Typical forum type "Noise" following the OP's question brought all sorts of what appears to be just that... noise unrelated to the actual OP question or problem, that being the unrelated Network Management talk and NOT the problem queried, which seemed to be DSL upload limitations. (except I suppose the potential to selectively lock out one device so as to streamline another's ability to complete a task, but that is not a solution to stated DSL bandwidth limit issue)

More recent topic rejuvenation by @dj re-addressed the OP's issue and that is still bandwidth limitation, not network management as I read it. Perhaps I am wrong regarding the questioned problem but it does not appear I am, and to that stated problem there is NO solution unless other more bandwidth rich internet access options are available to users.

BTW, my personal experience/problem when I had no choice but DSL was even more severe, as I had upload capped at .67MB! It's not network management nor security, nor any of the rest of the noise, it's strictly the size of the pipeline.

blue adept | 2020年4月12日


"'s strictly the size of the pipeline."

Yes, I got that which is why I suggested limiting their interweb traffic to only what device(s) they wanted to optimize via privatizing their network ('VPN'), particularly since the original OP (@mcdonalk) was troubled by "network congestion" from (according to them) their Tesla attempting to contact the mothership for updates or what have you, due to the sort of limited "bandwidth" commonly associated with a DSL connection which resulted in "queuing delay", "packet loss" and, ultimately, the blocking of new connections because the network's "throughput" was maxed out, hence my suggestions.

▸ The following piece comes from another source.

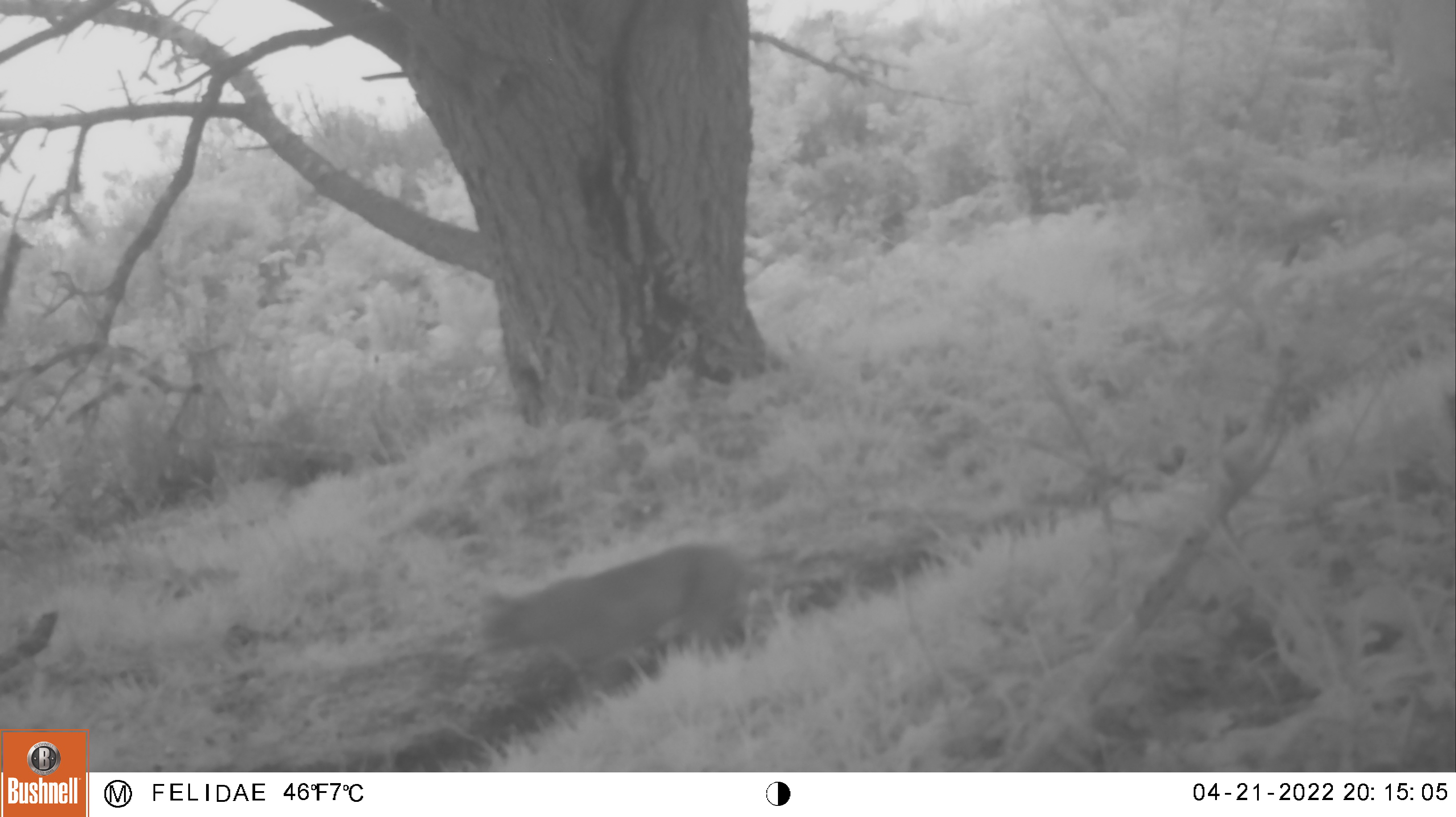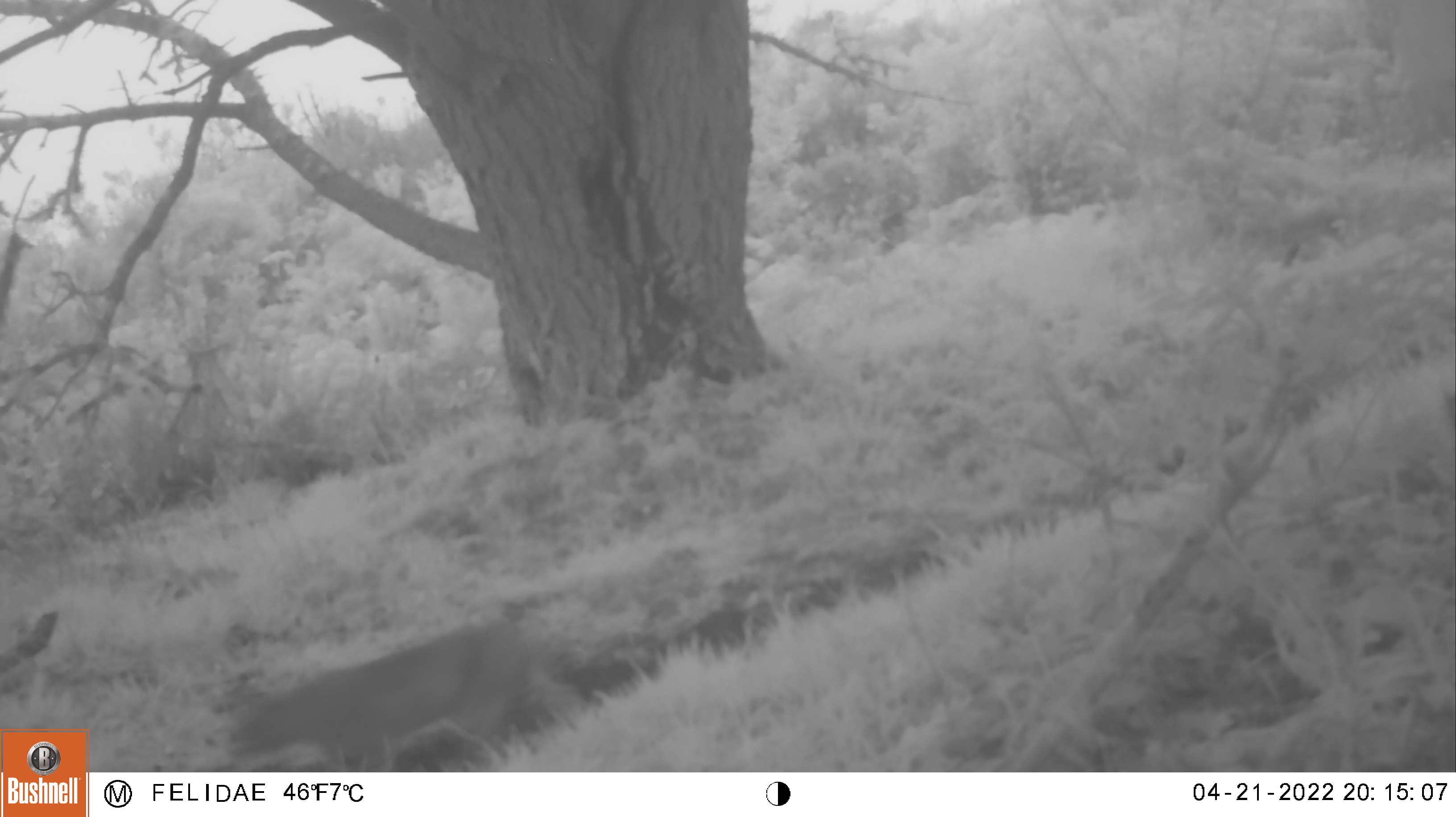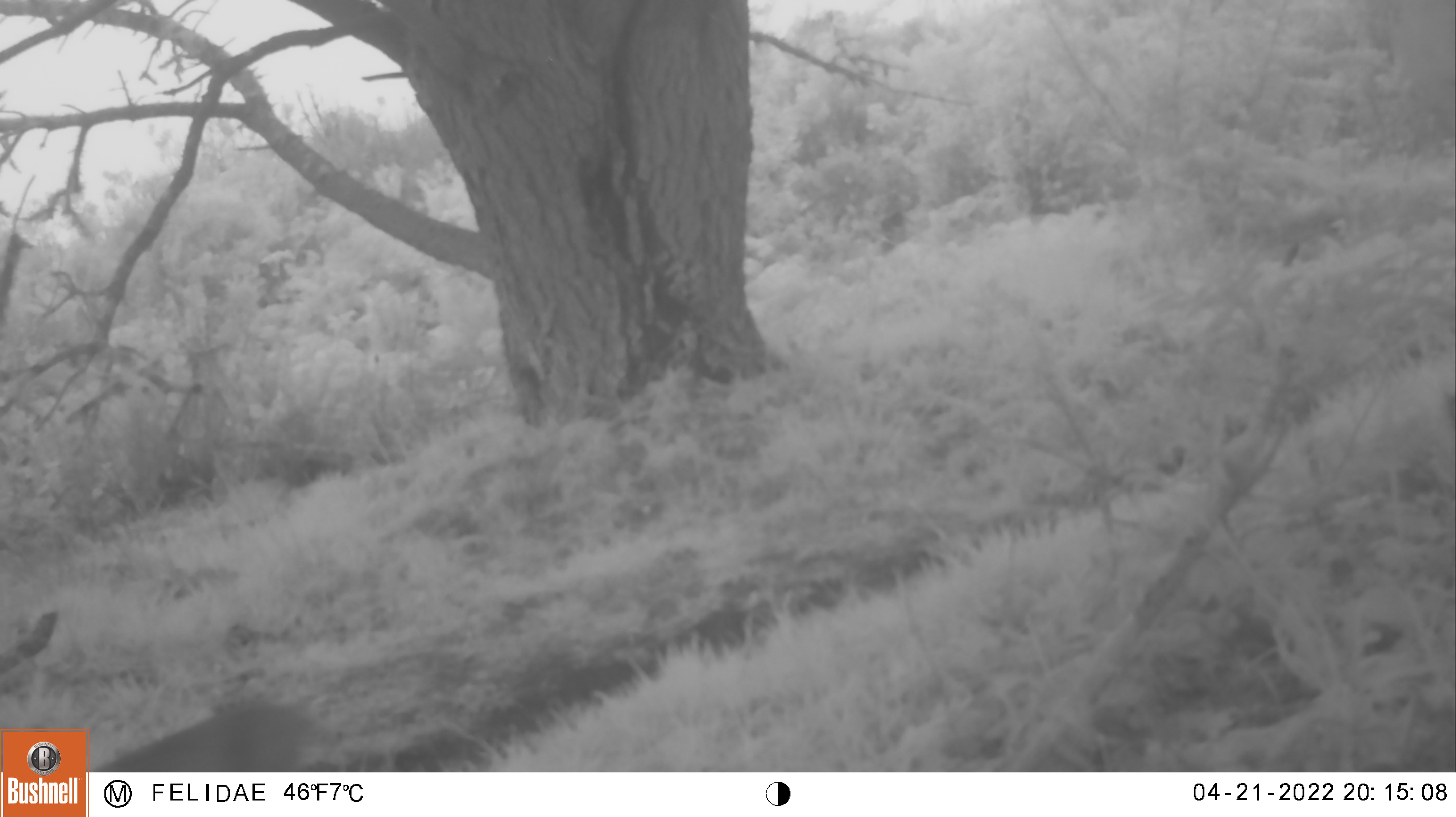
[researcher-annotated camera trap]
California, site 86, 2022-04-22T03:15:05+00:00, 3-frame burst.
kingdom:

They could also try regulating "packet size" or slowing the "packet delivery rate", but that's a bit more involved and wouldn't stop their car from forcing a connection to their network.

justobjective | 2020年4月12日

Right, I agree none of those things are truly helpful because they don't address the issue, and their infinitesimal benefit would not improve upload speed nor tangibly solve or improve the DSL inherent problem.

Thanks for your clarification. As this topic has adopted the attributes of a dead horse, I'll now leave it to it's natural end.

blue adept | 2020年4月12日

Other than what's already been suggested, all anyone can do is switch to a cable or fiber optic service provider. In otherwords, get rid of their DSL connection...


They could disable their car's WiFi overnight while they're home to prevent it from interfering with their internet connection.

steve0001 | 2020年5月17日

I would just buy another wifi router and connect it to the one I use inside the house and have the car forget the house wifi and use the new wifi. I would then just turn it off until I wanted or needed the wifi. Not elegant but it would work.

reed_lewis | 2020年5月18日

Even with another router, the issue is the data going out of the person's house. You could have 10 access points in the house with one device on each access point and it will not help the issue. The issue is the size of the 'pipe' from the house to the internet. If one device sends lots of data out to the internet, it will saturate the outbound connection.

The only way to prevent this is to have an access point with some sort of QoS.